- Provided entries
--- BEGIN ---
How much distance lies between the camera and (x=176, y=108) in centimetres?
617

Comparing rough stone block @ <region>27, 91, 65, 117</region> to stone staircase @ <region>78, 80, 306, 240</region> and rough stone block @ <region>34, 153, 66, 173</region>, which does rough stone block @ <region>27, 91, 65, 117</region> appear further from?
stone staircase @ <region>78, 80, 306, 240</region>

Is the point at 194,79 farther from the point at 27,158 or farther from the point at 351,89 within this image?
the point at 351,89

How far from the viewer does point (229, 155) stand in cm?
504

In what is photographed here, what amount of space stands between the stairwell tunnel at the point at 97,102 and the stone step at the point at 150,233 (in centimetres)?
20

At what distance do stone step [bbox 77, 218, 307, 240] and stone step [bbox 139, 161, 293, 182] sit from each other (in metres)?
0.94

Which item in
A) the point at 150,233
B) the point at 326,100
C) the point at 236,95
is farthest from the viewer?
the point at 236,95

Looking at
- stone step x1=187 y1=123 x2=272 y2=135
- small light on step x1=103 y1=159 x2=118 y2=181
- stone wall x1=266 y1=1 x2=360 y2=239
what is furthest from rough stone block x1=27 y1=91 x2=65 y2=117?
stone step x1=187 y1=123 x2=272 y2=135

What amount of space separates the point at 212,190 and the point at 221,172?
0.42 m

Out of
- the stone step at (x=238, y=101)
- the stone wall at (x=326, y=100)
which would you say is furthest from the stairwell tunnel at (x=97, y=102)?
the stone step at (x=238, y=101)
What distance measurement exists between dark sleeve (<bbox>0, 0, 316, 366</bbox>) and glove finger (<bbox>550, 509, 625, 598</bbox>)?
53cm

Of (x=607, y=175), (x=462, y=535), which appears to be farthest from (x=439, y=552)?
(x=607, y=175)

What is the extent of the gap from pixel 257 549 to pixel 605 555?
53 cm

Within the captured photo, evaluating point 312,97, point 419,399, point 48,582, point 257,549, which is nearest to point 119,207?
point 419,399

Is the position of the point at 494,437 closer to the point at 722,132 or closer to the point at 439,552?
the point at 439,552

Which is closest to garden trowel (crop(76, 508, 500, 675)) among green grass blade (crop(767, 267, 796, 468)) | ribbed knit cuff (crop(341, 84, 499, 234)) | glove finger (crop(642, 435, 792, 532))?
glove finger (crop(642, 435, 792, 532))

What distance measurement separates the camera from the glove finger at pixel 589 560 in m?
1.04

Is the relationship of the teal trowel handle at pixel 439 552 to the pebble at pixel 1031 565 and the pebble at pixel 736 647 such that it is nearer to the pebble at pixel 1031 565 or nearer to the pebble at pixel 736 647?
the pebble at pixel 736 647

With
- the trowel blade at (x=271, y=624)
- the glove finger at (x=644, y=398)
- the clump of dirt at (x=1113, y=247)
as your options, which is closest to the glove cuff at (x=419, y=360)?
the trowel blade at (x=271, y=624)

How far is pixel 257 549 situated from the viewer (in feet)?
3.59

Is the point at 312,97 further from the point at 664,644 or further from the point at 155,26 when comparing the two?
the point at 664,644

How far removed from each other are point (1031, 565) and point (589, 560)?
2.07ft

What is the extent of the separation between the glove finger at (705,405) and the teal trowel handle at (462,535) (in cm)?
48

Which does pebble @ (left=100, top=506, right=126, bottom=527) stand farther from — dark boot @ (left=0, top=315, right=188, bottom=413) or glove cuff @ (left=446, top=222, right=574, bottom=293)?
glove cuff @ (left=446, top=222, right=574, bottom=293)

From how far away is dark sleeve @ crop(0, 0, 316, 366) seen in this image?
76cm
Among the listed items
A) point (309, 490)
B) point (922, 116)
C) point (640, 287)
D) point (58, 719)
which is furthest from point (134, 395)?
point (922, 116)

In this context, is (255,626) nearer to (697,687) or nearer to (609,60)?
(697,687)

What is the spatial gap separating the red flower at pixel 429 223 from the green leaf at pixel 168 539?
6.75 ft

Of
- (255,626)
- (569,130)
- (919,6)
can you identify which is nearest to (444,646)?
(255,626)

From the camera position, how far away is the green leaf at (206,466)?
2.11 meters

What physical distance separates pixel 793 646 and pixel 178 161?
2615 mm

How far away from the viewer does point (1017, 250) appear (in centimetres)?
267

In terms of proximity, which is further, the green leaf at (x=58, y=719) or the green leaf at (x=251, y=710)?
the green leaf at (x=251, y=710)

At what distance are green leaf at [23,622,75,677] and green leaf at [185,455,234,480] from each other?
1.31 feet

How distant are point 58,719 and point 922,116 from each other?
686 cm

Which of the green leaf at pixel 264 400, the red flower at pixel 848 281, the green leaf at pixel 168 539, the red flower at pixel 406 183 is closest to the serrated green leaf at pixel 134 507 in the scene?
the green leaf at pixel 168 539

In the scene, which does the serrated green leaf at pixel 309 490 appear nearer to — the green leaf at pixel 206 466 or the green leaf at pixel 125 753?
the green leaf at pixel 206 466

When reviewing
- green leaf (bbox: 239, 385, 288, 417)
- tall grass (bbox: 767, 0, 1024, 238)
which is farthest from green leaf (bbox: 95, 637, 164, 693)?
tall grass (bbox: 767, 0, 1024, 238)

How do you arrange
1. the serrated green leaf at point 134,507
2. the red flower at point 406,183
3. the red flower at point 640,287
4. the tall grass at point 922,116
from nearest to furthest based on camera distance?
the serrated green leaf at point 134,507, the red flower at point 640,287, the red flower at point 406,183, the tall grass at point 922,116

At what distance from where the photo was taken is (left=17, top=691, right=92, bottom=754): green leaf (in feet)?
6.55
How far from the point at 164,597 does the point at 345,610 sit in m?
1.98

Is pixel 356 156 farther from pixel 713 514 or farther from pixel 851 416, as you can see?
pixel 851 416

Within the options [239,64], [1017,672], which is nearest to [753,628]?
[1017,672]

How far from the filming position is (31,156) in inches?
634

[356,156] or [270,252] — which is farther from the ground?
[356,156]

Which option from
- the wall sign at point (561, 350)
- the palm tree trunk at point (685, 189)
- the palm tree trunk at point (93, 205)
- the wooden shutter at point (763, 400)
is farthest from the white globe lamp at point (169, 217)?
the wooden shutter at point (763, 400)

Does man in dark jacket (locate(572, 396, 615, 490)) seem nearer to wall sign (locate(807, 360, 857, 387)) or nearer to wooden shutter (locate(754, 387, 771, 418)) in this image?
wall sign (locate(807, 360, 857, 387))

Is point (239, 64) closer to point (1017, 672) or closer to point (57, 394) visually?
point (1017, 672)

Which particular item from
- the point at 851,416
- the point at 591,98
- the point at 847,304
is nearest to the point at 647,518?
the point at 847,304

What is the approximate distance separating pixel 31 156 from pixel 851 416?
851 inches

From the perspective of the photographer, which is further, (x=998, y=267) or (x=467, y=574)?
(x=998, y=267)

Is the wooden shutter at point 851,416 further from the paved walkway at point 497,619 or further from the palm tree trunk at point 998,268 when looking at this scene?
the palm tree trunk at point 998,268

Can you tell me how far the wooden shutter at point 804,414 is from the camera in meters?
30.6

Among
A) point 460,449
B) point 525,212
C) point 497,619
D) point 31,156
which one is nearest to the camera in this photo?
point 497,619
--- END ---
With both ends included, please retype exactly the lines from the line containing "Does man in" to the final line of the data.

Does man in dark jacket (locate(572, 396, 615, 490)) seem nearer to wall sign (locate(807, 360, 857, 387)) or nearer to wooden shutter (locate(754, 387, 771, 418)) in this image?
wall sign (locate(807, 360, 857, 387))

Is point (239, 64) closer to point (1017, 672) or closer to point (57, 394) visually?
point (1017, 672)

Which particular item from
- the point at 851,416
- the point at 591,98
- the point at 847,304
is nearest to the point at 647,518?
the point at 847,304

What is the approximate distance separating pixel 31 156 from pixel 851 416?
851 inches

From the perspective of the photographer, which is further, (x=998, y=267) or (x=467, y=574)?
(x=998, y=267)

Is the wooden shutter at point 851,416 further from the paved walkway at point 497,619 or further from the palm tree trunk at point 998,268 when looking at this scene?
the palm tree trunk at point 998,268

Can you tell me how far the wooden shutter at point 804,414 is from the camera in meters?
30.6

Among
A) point 460,449
B) point 525,212
C) point 497,619
D) point 31,156
which one is nearest to the camera in this photo?
point 497,619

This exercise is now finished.